Nasdaq OMX CEO Robert Greifeld, in the latest corporate call for congressional action, said lawmakers need to think less about winning.
Instead, he said Republicans must budge on tax increases, while Democrats must give ground on spending cuts.
The federal budget must be put on a path to sustainability that can clearly withstand any changes in the political winds that may occur in 2014, in 2016, and beyond.
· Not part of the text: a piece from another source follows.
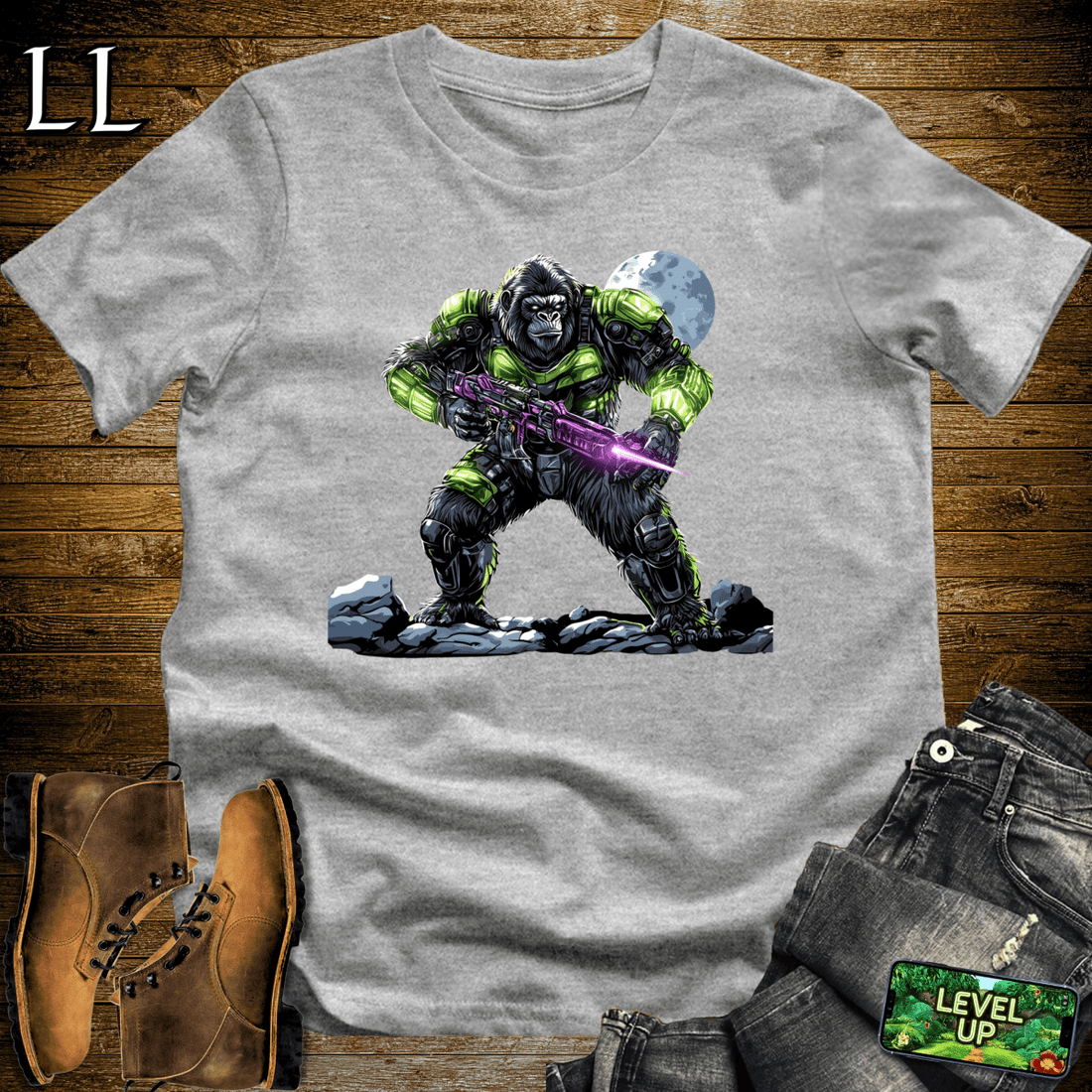 Alien Hunter Gorilla Softstyle Tee Sport Grey | Sci-Fi Graphic Tee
This means additional revenues will need to be raised, including from businesses, by broadening the tax base, while reducing the top rates, Greifeld told an audience at the Brookings Institution, referring to corporate tax rates.
We also acknowledge that federal spending will need to be curtailed, including spending on our favorite government-funded programs.
Greifeld said the best that the markets can hope for in the short term is for Congress to make a deal to avoid the year-end fiscal cliff and then commit to deliver a longer- term grand bargain on debt reduction during the first half of next year.
Greifeld's speech comes a few days after President Barack Obama began negotiations with congressional leaders in an effort to stave off the fiscal cliff, a combination of spending cuts and tax increase in early 2013 meant to cut the federal budget deficit, but that also tip the economy back into recession.
If an agreement cannot be reached, then some $600 billion in spending cuts and tax increases will kick in starting Dec. 31. The combination of these two things at once could push the country back into a recession, analysts say.